→ **Page excerpt**:
+ + +

How to Stream AI API Responses in Python and Node.js (2026 Guide)
Nobody wants to stare at a blank screen for 8 seconds waiting for Claude Opus to finish thinking. Streaming fixes that. Instead of waiting for the entire response to generate, you get tokens as they're produced — word by word, in real time.
This isn't just a UX nicety. Streaming changes how you build AI-powered apps. You can cancel bad responses early (saving tokens and money), show progress indicators, and build chat interfaces that feel responsive even when the model is generating a 2,000-word answer.
This guide covers everything: the protocol under the hood, production-ready code for Python and Node.js, error handling patterns, and how to pipe streams to a frontend. All examples use the OpenAI-compatible API format, so they work with GPT-5, Claude, DeepSeek, Qwen — any model behind an OpenAI-compatible endpoint.
How Streaming Actually Works
When you set stream: true in your API request, the server switches from a normal HTTP response to Server-Sent Events (SSE). Instead of one big JSON blob at the end, you get a series of small chunks, each containing one or a few tokens.
Each chunk looks like this:
data: {"id":"chatcmpl-abc123","object":"chat.completion.chunk","choices":[{"index":0,"delta":{"content":"Hello"},"finish_reason":null}]}
data: {"id":"chatcmpl-abc123","object":"chat.completion.chunk","choices":[{"index":0,"delta":{"content":" world"},"finish_reason":null}]}
data: {"id":"chatcmpl-abc123","object":"chat.completion.chunk","choices":[{"index":0,"delta":{},"finish_reason":"stop"}]}
data: [DONE]
Three things to notice. First, each chunk has a delta instead of a message — it's the incremental piece, not the full text. Second, finish_reason stays null until the model is done. Third, the stream ends with data: [DONE].

+ + +

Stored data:
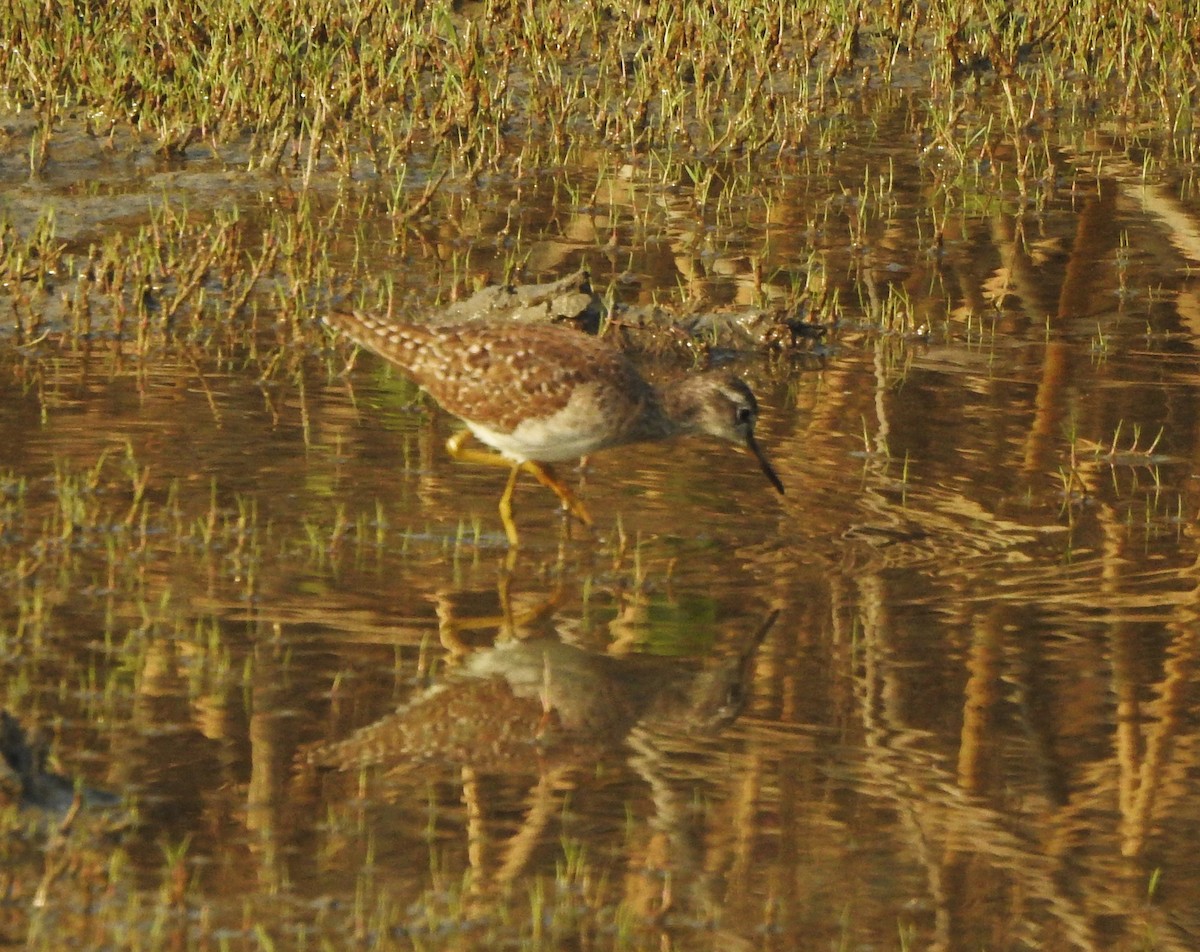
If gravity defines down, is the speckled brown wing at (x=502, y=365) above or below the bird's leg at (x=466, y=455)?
above

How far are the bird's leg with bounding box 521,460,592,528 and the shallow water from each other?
109 millimetres

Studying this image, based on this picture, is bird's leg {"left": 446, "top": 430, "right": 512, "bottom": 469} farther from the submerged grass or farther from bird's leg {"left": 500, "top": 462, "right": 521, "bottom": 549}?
the submerged grass

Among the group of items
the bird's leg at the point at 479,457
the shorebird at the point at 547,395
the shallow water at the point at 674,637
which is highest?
the shorebird at the point at 547,395

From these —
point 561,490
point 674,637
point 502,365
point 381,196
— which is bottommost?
point 674,637

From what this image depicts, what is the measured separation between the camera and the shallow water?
16.9 feet

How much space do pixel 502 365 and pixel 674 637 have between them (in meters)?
1.46

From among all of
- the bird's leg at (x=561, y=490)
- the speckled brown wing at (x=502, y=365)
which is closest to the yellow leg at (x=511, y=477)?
the bird's leg at (x=561, y=490)

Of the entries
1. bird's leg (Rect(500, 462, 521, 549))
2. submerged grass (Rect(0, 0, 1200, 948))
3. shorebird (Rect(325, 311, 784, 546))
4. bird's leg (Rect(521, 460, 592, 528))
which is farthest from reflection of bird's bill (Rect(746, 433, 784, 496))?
bird's leg (Rect(500, 462, 521, 549))

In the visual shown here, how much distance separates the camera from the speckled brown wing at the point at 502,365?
25.3 ft

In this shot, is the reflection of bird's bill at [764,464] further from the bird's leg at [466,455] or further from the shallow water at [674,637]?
the bird's leg at [466,455]

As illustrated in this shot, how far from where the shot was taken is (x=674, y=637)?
675 cm

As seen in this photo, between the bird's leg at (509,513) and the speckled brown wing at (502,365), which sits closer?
the bird's leg at (509,513)

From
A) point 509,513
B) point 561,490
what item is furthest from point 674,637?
point 561,490

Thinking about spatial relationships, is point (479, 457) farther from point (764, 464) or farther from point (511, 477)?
point (764, 464)
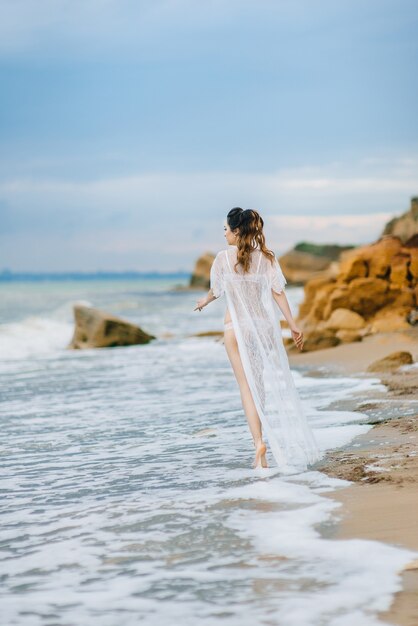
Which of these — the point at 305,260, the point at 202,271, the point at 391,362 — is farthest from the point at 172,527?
the point at 202,271

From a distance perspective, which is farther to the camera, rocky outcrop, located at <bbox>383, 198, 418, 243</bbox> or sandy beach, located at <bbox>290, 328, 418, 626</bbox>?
rocky outcrop, located at <bbox>383, 198, 418, 243</bbox>

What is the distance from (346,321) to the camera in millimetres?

+ + +

→ **What to work on**:
**1.** In the streaming guide, rewrite the part between "This isn't just" and "an OpenAI-compatible endpoint.", inclusive, putting "browser client" in place of "frontend".
**2.** Answer these questions from the streaming guide:
(a) How many seconds of staring at a blank screen does the opening mention?
(b) What does the server switch to when stream: true is set in the API request?
(c) What line ends the stream?
**3.** Translate this sentence from the streaming guide into Spanish: "Second, finish_reason stays null until the model is done."

→ **Completed exercise**:
**1.**
This isn't just a UX nicety. Streaming changes how you build AI-powered apps. You can cancel bad responses early (saving tokens and money), show progress indicators, and build chat interfaces that feel responsive even when the model is generating a 2,000-word answer.
This guide covers everything: the protocol under the hood, production-ready code for Python and Node.js, error handling patterns, and how to pipe streams to a browser client. All examples use the OpenAI-compatible API format, so they work with GPT-5, Claude, DeepSeek, Qwen — any model behind an OpenAI-compatible endpoint.

**2.**
(a) 8 seconds.
(b) Server-Sent Events (SSE).
(c) data: [DONE]

**3.** En segundo lugar, finish_reason se mantiene en null hasta que el modelo termina.